Saudi Arabian Fertilizer Company (SAFCO) is looking into buying out Saudi Basic Industries Corporation’s (Sabic) stake in a joint-venture fertiliser producer based in Al-Jubail.

Chemicals giant Sabic said in a note on the Saudi Stock Exchange (Tadawul) it intends to study the economic feasibility of divesting its stake in National Chemical Fertilizer Company (Ibn Al-Baytar).

“This study comes in light of the ongoing methodology for Sabic in the evaluation of investments and the study of new investment opportunities as to enable it to achieve its strategic goals,” Sabic said in a statement translated from Arabic.
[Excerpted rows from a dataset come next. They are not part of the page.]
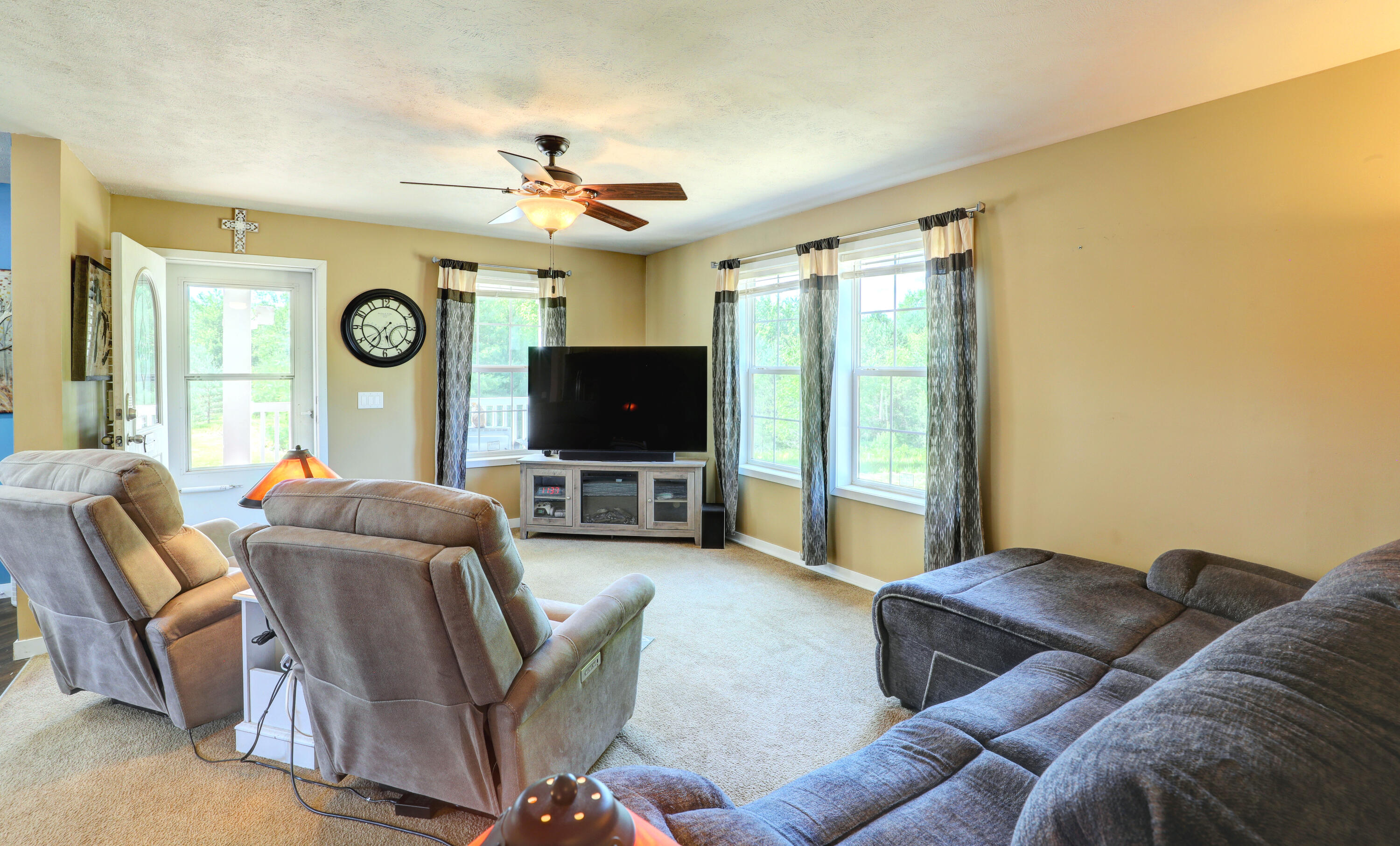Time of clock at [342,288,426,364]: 5:36
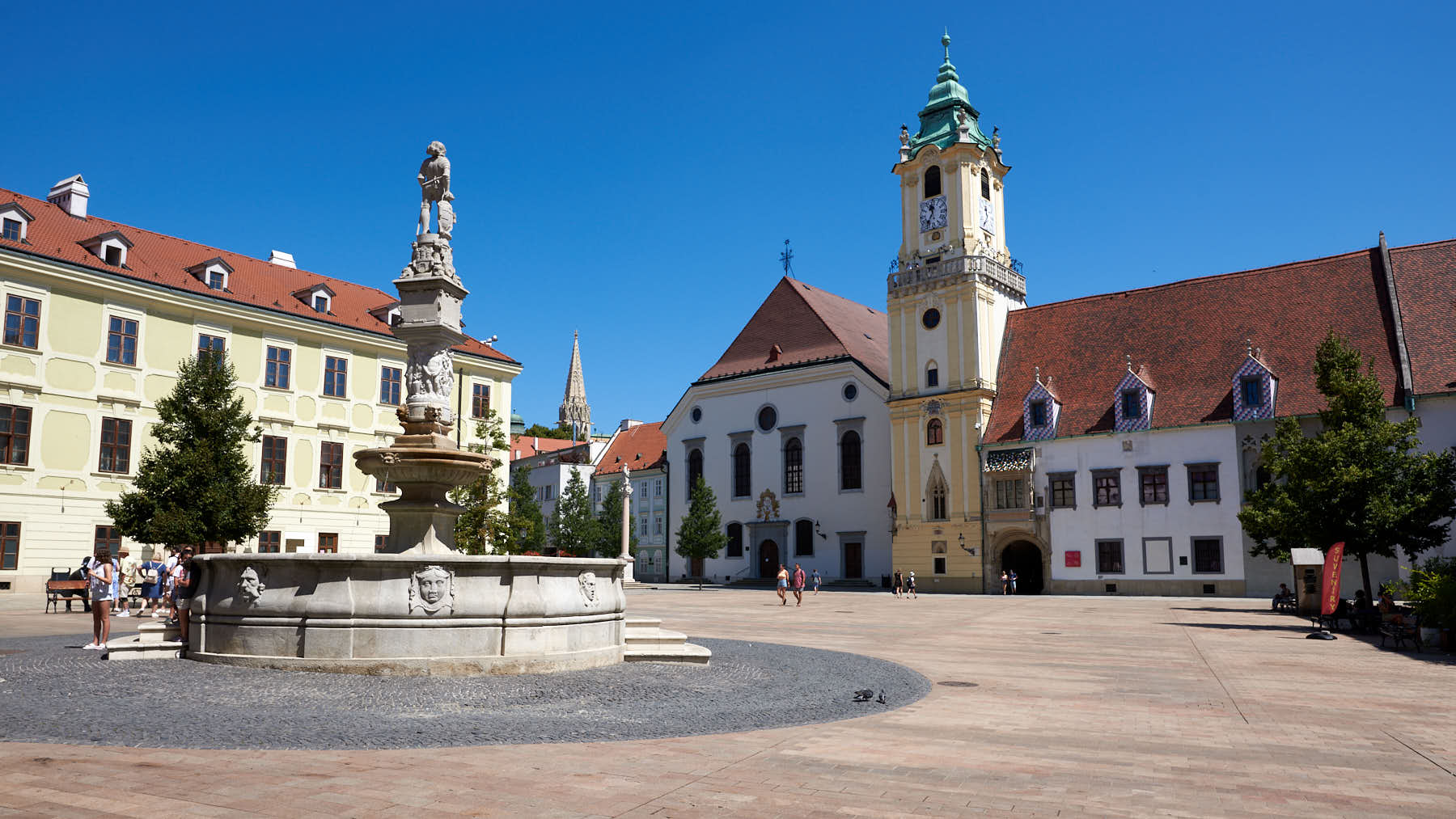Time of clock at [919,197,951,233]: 11:35
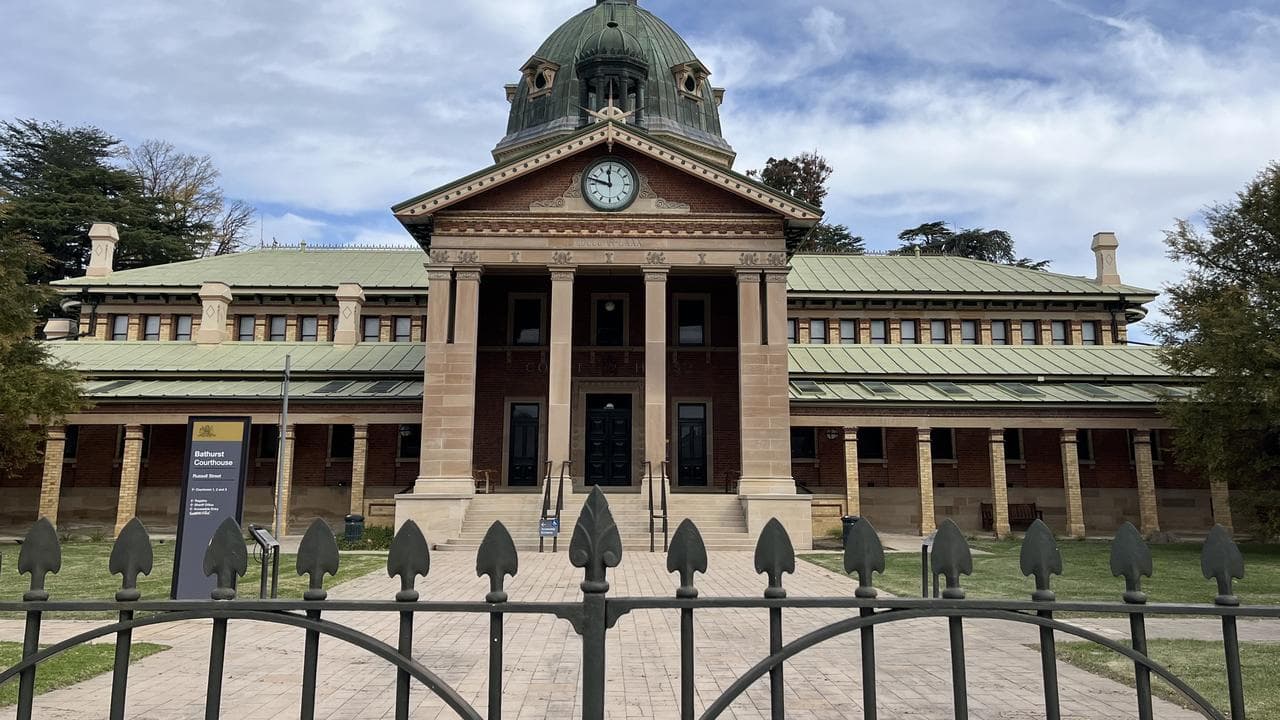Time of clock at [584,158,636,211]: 11:47
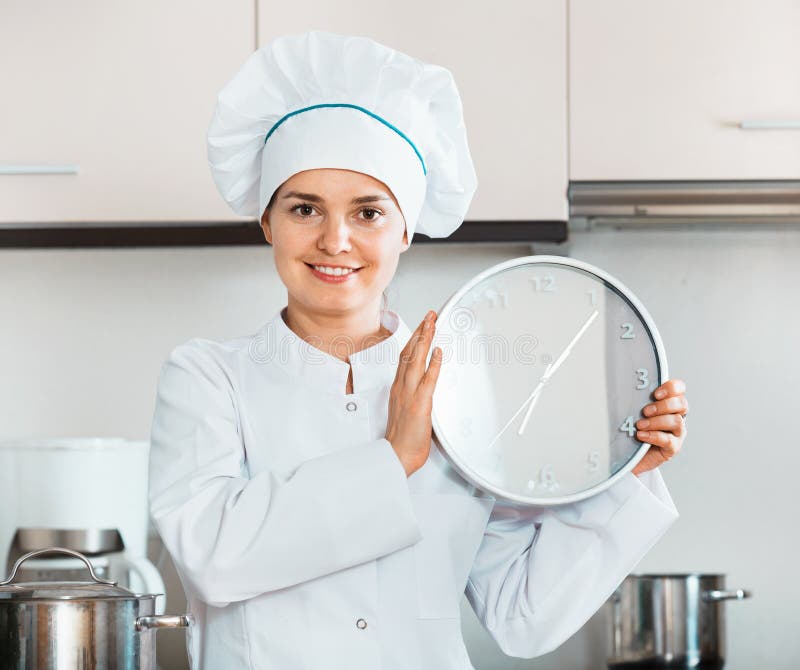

Ibn Al-Baytar, a 50:50 joint venture of Sabic and Safco, was established in 1985 and produces ammonia, urea, compound fertiliser, phosphate and liquid fertiliser. According to Sabic, Ibn Al-Baytar has a capital value of 494.7 million Saudi riyals ($131.9m).

Sabic, the Middle East’s largest chemicals producer, currently holds 43 per cent of the shares in Safco with the remainder held by the private sector and publically listed.

Ibn Al-Baytar’s profits were hit in 2015 by lower selling prices for fertiliser products.

In Safco’s financial results for 2015 it gave as reasons for the 33 per cent drop in net profit “lower selling prices for the company’s products and the declining of the company’s share of profits from Ibn Al-Baytar”.